[Selection]
# # # #

Here's an update on the map line work.  Not sure if it's going to work with the HEAVY graphic elements (Hexes/symbols).  But enjoying working on drawing mountains anyhow. 

Thanks Abu Lafia for your comments and critiques. Currently a player's sequence is to roll and see what happens based on "spaces", or getting to a destination to buy or sell, or running into somebody to trade with.  Haven't thought about it, although I do know what you mean, maybe in testing in comes up - I'll definitely keep it in mind, thanks.

Here's one with just the line work/parchament background   and one with an overlay of the game board hexes (greyscale/multiple layer).  Comments welcome on drawing or game play.  Robbie looking forward to seeing your "logic"  :Smile: .

----------


## snodsy

Labels_Gameboard Overlay and rough area color only - no shadows/highlights yet. Comments welcome.

----------


## snodsy

Update on map, shadows and some highlights starting in southeast corner

----------


## Mouse

Hey Snodsy  :Smile: 

That's looking really beautiful.

----------


## snodsy

Thanks Mouse;

Here's an update, more shadow and highlight, still to add white-linework highlight and snow to mountains. Not sure if this is going to work with Gameboard's hard graphic hexes? But either way a good way to get going again on mapping. Comments welcome.

# # # #

[Exercise set]
a: List every person named in the game-map thread above, by name or username.
b: Render this sentence from the game-map thread in Spanish: "Currently a player's sequence is to roll and see what happens based on 'spaces', or getting to a destination to buy or sell, or running into somebody to trade with."
c: Please carry on the game-map thread above, starting after its final post.

[Supplied data]

# # # #

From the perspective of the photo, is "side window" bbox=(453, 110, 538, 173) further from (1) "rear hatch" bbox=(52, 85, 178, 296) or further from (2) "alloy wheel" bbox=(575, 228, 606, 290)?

# # # #

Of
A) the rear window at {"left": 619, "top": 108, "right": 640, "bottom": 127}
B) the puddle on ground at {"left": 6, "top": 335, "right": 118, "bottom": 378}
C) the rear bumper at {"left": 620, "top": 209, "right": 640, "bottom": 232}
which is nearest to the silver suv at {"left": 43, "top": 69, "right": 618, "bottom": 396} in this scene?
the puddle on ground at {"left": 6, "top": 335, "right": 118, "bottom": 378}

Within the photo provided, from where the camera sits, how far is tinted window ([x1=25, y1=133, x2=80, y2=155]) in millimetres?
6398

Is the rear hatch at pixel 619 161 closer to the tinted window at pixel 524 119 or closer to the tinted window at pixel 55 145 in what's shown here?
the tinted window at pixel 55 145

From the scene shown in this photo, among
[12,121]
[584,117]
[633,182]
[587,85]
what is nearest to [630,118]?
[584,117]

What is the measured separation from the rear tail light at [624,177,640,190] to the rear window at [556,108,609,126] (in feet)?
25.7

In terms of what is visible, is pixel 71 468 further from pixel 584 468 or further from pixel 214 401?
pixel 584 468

# # # #

[Outputs for the tasks]
a: Abu Lafia, Robbie, Mouse, snodsy

b: Actualmente, la secuencia de un jugador consiste en tirar los dados y ver qué pasa según las «casillas», o llegar a un destino para comprar o vender, o encontrarse con alguien con quien comerciar.

c:
----------


## Mouse

Is there any way that you could do the hexes instead, Snodsy?  

I mean, I can imagine so easily a soft pressed 'jigsaw piece' type appearance on your map done with a single layer of overlay shading and highlight (a bit like a grid of hexes that are only visible by the shade and light catching the edges of a very slight bevel on each hex piece) that wouldn't interfere so much with the beauty of the map itself.

Kind of like this, only not as ham-fisted as my attempt  :Wink: 



(and if that's just a really silly suggestion feel free to have a chuckle - I know nothing whatsoever about gaming and how these things work  :Wink:  )

----------


## Robbie

I think what he's going for in board game style hex movement is constrained path movement, not free movement over the whole hex grid. The hex spaces are overlayed over the artistic map as a reference. I'll try and get some more screenshots up because I have player movement working now. 

Snodsy, if you want to send me a map update, I'll include it. 

Sent from my m8wl using Tapatalk

----------


## snodsy

Thanks Mouse, I do really like that effect - Robbie is this anything easily done - but with the specific path hexes?  Transparency on them with edge treatment? I do do this in photoshop as a layer too.  I'll update the map to dropbox later. Hopefully I'll get to work on it a lot this weekend.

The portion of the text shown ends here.